Demétrio Magnoli: Lições da guerra estúpida (14 de julho de 2016)
Os estrategistas decidiram, então, tentar “desgastar” o Talibã e “reverter seu ímpeto”, segundo participantes, ao mesmo tempo em que prepararia as forças de segurança locais para assumir a própria defesa. E, se a linguagem parecia vaga e subjetiva, era porque os objetivos também eram. A ideia era ganhar tempo e dar uma chance ao governo afegão.
A liderança do serviço de inteligência paquistanês percebeu que poderia esperar o desgaste de Washington – que Obama deixou bem claro ao anunciar, em 2009, que começaria a retirar suas tropas e a entregar a responsabilidade do conflito aos afegãos em 2011. Os generais paquistaneses, liderados pelo então chefe do Exército Ashfaq Parvez Kayani, que também era ex-diretor da agência de espionagem, chegaram a alertar a liderança militar dos EUA e da Otan, a portas fechadas, para o fracasso. “Com o número de soldados e o tempo que vocês têm, não vão conseguir nada”, afirmou ele, segundo um participante da reunião.
Com isso, quis dizer que a empreitada liderada pelos EUA contra o Talibã não seria decisiva e que as forças afegãs jamais se organizariam para ganhar o que quer que fosse. Kayani queria um plano menos ambicioso que tirasse os radicais da fronteira entre os dois países. Porém, considerando o papel da agência de inteligência no conflito, seu prognóstico do fracasso norte-americano podia ser interpretado como previsão e ameaça. O objetivo do Paquistão é impedir que a violência afegã atravesse a fronteira e que a Índia aumente a influência no país vizinho.
Além das políticas confusas, há outros motivos para que a iniciativa paquistanesa prevaleça, apesar da frustração e das ameaças ocasionais dos EUA: é de grande interesse norte-americano, assim como europeu, que as armas nucleares do Paquistão fiquem bem longe das mãos erradas e, por isso, sua estabilidade é crucial. Porém, o fato é que quanto mais violenta se tornou a guerra do Afeganistão depois de 2001, mais desestabilizado o vizinho ficou.

____

[CONJUNTO DE TAREFAS]
**1)** Edite o trecho do texto selecionado começando em "Além das políticas" e terminando em "o vizinho ficou.", substituindo "armas nucleares" por "ogivas nucleares".
**2)** Segundo o texto selecionado, quem liderava os generais paquistaneses que alertaram a liderança militar dos EUA e da Otan para o fracasso?

____

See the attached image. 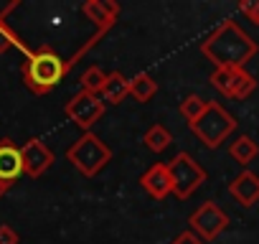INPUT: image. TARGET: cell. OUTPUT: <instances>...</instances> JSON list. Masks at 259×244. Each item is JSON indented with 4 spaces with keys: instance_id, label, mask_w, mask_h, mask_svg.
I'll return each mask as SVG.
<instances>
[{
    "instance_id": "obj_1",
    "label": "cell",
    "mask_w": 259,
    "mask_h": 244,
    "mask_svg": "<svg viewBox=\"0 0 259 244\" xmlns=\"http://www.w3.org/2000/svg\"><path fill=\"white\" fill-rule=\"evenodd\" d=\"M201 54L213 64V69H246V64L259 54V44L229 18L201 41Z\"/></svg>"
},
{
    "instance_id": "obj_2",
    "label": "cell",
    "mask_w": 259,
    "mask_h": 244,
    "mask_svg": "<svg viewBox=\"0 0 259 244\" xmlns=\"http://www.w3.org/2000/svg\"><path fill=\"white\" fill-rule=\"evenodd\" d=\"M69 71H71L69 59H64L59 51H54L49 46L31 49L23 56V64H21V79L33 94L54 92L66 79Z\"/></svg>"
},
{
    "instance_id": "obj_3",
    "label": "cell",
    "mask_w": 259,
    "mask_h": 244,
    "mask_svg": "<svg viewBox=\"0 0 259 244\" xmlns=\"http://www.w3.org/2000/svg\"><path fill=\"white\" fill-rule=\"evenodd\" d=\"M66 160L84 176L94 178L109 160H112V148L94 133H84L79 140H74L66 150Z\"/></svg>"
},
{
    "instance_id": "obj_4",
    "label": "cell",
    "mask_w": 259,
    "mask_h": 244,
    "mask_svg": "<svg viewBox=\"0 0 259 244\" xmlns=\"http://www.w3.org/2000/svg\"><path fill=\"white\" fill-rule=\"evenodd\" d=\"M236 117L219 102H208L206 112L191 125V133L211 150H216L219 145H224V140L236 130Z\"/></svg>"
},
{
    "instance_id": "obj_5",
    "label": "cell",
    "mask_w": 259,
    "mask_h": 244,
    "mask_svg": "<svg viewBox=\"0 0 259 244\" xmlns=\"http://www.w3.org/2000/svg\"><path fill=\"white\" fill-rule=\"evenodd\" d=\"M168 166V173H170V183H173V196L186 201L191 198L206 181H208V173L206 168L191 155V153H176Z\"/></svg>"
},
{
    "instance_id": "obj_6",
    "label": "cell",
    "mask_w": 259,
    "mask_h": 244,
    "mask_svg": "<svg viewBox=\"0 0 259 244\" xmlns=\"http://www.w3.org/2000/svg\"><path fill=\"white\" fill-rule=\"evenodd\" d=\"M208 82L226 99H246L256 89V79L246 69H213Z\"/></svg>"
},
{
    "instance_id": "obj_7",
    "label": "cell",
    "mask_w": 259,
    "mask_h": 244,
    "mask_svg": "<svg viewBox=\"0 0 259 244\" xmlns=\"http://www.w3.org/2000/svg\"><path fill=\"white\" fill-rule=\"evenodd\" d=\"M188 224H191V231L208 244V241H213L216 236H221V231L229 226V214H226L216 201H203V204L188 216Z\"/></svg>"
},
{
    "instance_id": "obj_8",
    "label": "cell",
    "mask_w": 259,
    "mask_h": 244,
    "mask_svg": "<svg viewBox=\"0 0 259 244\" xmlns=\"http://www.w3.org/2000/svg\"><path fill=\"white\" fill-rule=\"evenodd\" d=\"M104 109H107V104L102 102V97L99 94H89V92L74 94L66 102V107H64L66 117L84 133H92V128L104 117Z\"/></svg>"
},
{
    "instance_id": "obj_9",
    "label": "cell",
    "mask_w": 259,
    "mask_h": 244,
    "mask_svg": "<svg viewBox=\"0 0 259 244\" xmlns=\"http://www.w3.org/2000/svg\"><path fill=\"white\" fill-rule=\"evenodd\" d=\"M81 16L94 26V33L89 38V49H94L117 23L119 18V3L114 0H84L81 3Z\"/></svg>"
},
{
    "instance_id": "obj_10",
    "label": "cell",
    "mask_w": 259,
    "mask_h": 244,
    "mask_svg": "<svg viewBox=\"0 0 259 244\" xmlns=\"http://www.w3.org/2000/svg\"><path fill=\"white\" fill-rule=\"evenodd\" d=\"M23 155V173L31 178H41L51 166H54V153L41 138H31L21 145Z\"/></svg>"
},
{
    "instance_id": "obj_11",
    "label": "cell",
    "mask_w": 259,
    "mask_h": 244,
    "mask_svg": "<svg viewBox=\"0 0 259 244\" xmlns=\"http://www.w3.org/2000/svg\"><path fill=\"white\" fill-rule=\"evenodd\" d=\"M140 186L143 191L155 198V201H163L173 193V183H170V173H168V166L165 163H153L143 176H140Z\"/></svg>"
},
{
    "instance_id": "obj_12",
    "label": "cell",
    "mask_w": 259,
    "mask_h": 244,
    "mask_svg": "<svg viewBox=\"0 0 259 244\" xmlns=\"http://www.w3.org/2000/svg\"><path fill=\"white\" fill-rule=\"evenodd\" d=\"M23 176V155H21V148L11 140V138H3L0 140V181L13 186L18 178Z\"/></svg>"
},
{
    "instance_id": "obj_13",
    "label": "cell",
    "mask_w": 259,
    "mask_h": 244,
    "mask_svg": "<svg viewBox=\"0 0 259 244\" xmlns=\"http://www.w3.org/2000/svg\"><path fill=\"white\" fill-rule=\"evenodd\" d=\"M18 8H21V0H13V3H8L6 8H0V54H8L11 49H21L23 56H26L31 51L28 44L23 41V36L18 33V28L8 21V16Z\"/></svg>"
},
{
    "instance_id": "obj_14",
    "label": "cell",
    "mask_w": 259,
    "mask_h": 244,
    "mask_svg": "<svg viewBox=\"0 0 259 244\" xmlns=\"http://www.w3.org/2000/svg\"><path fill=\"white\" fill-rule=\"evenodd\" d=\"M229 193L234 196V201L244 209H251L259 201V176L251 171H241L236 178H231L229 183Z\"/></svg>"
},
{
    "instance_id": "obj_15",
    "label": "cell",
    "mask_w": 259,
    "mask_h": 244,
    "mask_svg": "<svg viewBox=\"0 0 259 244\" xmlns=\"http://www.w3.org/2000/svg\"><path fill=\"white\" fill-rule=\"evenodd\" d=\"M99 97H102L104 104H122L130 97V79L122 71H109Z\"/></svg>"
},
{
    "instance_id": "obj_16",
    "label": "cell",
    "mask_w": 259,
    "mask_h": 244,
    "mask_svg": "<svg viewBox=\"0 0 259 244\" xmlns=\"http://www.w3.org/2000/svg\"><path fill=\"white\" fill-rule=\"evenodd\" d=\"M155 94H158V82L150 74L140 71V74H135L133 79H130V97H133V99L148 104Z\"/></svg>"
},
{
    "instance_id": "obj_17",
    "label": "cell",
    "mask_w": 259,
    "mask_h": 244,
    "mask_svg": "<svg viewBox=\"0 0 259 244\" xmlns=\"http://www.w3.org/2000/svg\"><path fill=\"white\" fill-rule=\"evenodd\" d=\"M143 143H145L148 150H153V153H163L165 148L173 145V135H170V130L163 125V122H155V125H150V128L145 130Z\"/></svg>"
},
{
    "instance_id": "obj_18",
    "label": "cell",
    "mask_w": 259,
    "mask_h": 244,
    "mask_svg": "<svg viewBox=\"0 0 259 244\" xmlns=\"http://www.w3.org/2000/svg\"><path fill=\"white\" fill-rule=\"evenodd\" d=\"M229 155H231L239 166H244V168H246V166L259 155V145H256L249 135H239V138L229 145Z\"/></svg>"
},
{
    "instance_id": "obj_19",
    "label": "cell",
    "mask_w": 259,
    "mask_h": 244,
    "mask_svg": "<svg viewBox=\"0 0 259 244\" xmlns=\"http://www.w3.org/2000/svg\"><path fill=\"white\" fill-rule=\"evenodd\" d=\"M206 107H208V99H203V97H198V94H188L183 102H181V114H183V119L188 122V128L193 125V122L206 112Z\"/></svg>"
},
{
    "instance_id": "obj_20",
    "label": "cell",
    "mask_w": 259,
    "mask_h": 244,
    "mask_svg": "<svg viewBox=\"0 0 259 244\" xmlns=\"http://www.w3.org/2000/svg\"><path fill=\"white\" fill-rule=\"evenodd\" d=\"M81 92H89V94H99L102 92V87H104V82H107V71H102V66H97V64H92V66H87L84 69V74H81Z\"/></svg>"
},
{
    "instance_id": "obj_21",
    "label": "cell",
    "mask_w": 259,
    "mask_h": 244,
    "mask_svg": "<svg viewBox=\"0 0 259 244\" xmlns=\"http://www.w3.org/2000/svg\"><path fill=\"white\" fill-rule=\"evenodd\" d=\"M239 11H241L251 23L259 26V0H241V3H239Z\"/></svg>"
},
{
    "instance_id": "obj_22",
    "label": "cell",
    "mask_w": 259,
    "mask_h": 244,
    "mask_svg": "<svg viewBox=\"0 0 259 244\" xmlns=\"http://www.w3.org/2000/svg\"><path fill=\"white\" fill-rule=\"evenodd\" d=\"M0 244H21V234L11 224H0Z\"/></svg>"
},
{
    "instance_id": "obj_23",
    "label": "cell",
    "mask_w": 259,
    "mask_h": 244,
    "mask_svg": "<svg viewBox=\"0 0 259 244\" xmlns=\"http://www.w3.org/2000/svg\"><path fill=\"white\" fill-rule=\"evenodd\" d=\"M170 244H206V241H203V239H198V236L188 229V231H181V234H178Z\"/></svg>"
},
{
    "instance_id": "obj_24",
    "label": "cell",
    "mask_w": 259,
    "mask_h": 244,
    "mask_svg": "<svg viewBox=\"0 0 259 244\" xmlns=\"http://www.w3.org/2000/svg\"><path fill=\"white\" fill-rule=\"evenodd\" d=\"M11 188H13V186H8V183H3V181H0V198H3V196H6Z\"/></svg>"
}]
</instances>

____

[RESPOSTAS ESPERADAS]
**1)**
Além das políticas confusas, há outros motivos para que a iniciativa paquistanesa prevaleça, apesar da frustração e das ameaças ocasionais dos EUA: é de grande interesse norte-americano, assim como europeu, que as ogivas nucleares do Paquistão fiquem bem longe das mãos erradas e, por isso, sua estabilidade é crucial. Porém, o fato é que quanto mais violenta se tornou a guerra do Afeganistão depois de 2001, mais desestabilizado o vizinho ficou.

**2)** Eram liderados pelo então chefe do Exército, Ashfaq Parvez Kayani.